Purchased by Swiss collectors Guy and Helen Barbier in 1986, the seminal work will come under the hammer for the first time at Sotheby’s auction in London on June 10. Featuring 30 works from the collection of the Swiss couple, the Khakhar is estimated to fetch £450,000-600,000, and is perhaps the most important work by the artist to come for auction, ever since De-Luxe Tailors — from the collection of artist Howard Hodgkin — set a world record for the Baroda artist at £1.1 million in 2017. “Two Men in Benares is a seminal work, both for the context it was made in and its powerful and complex imagery. In equal parts it is subversive, sensual and sentimental,” says Ishrat Kanga, Specialist in Modern and Contemporary South Asian Art and Head of Sale, Sotheby’s, in a statement.

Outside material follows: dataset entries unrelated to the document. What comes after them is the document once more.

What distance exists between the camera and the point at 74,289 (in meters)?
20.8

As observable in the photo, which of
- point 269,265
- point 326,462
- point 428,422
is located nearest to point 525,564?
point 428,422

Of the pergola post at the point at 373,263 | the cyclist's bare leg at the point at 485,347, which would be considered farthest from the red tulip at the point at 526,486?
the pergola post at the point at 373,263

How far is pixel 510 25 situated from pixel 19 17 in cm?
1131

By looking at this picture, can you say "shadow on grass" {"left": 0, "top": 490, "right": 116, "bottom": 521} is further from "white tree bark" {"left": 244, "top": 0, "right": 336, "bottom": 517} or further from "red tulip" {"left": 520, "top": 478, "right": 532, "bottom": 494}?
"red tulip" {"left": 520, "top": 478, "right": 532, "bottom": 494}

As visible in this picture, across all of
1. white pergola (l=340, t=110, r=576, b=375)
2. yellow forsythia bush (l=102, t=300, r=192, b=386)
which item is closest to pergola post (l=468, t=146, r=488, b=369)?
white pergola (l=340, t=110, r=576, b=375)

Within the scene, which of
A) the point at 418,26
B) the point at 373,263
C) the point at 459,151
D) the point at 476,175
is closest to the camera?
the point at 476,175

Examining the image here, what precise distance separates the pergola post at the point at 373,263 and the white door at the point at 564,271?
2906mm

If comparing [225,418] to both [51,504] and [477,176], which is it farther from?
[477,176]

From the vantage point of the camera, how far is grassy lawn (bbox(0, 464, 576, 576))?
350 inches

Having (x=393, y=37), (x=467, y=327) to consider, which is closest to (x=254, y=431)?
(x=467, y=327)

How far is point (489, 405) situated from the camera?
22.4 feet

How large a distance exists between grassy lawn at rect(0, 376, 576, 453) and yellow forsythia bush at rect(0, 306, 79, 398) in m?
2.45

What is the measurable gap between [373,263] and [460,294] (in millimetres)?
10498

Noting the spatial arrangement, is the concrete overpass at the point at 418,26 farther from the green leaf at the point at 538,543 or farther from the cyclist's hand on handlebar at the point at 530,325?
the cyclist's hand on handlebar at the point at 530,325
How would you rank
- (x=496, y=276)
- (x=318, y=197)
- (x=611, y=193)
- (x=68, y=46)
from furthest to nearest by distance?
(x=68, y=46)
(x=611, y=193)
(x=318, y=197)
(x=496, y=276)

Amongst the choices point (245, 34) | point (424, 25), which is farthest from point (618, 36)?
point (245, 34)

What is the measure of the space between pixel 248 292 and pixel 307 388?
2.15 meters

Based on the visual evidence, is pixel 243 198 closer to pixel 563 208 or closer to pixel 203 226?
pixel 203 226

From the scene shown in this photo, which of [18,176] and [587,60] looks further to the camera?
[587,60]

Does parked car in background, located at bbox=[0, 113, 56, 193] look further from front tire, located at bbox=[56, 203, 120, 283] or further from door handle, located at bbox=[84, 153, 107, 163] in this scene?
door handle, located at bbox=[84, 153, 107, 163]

The lots on auction also include several other significant works of the modernists. If Ram Kumar’s 1953 Untitled (Man and Woman Holding Hands) oil on board, estimated £220,000-280,000, we are told, was originally intended as a gift from the artist to his wife, in another 1967 work titled Varanasi, Kumar paints the city in sombre shades. In bright shades, MF Husain’s 1978 oil Umbrella VII, from ‘Portrait of an Umbrella’ series, has a village woman covered by an umbrella, and Tyeb Mehta’s 1967 Sitting Figure comments on human sufferings. “The Barbiers were pioneering for their time, collecting in the ’80s in a field of Indian art that few westerners sought. Their works are historic, exciting and fresh,” says Yamini Mehta, Deputy Chairman, Indian and South Asian, Sotheby’s.